Veterans Day and the surrounding days are some of the biggest annually for Kansas City’s National World War I Museum and Memorial, as Nov. 11 marked the day the guns fell silent in Europe in 1918.
Last year was the centennial. This year, the museum welcomes the traveling exhibition “The Vietnam War: 1945-75” from the New York Historical Society. Kansas City is the exhibit’s final stop. It debuted last Friday and runs through May 31, 2020, the Sunday after Memorial Day.
“We’re certainly expecting a great, strong crowd,” said Matt Naylor, president of the WWI museum.
The museum’s purpose is to “remember, interpret and understand the war and its enduring impact, how the war influenced events decades later,” Naylor said.
The Vietnam War has more connections to World War I than many might realize.

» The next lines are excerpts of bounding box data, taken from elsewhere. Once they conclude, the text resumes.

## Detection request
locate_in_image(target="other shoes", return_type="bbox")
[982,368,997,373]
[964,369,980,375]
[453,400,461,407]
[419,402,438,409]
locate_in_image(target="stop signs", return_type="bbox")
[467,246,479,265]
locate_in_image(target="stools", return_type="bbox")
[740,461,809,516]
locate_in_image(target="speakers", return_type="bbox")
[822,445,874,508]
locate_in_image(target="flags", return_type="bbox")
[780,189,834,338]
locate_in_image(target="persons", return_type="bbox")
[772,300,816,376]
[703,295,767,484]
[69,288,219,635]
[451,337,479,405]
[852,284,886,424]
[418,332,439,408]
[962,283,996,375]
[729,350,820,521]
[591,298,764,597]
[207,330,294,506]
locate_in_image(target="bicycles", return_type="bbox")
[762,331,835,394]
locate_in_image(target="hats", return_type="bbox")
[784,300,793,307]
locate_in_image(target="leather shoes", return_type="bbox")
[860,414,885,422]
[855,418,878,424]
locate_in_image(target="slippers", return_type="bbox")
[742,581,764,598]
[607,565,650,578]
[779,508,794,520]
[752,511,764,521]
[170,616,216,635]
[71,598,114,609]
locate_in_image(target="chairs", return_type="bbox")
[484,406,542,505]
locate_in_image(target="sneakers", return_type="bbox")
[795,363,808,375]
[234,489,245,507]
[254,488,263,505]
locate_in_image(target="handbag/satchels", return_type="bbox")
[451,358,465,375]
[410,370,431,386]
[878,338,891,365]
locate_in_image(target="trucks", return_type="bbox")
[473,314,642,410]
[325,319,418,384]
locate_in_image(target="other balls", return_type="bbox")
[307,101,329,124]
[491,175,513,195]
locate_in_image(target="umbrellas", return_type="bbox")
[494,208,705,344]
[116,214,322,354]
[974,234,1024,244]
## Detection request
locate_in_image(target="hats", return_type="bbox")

For one, nearly 100,000 Vietnamese citizens served in France during the war, for at the time their country was part of the colony known as French Indochina.
“The French were looking to all their colonies to support them,” Naylor said. “They borrowed funds at first, and then it became evident they would need workers and troops.”
About an equal number of workers and troops went to France. Most came back, but they had been changed.
“They had a different relationship with France,” Naylor said. “They’ve earned money, they’ve got new skills, they’ve learned about munitions, unionizing, mechanizing; soldiers learned new strategies like trench warfare.”
In essence, that started the push for independence movements. One young man who later renamed himself Ho Chi Minh tried unsuccessfully to secure an audience with leaders at the Paris talks to push for independence from France.
“The cat had been let out of the bag,” Naylor said. “It began the seeds of independence; equipped people to do that, and political leaders.”
In addition, several notable American leaders with some connection to Southeast Asia later in the following decades played roles and drew from experiences in World War I, including Dwight Eisenhower, Douglas MacArthur, George Marshall, Assistant Secretary of the Navy Franklin D. Roosevelt and, of course, Captain Harry Truman.
Naylor said the fact so many major world conflicts and events have roots in some way back to World War I shows that “decisions that we make often have long-term consequences.”
“They certainly had a profound effect for many decades to come,” he said, “and in fact we continue to live out some of them today.”
Museum volunteers have had the chance to walk through the Vietnam exhibit, which is in the museum’s new exhibit space Wylie Hall. Many of those volunteers were Vietnam-era veterans or citizens who came of age in that time period.
“It’s been really quite moving for many of them,” Naylor said.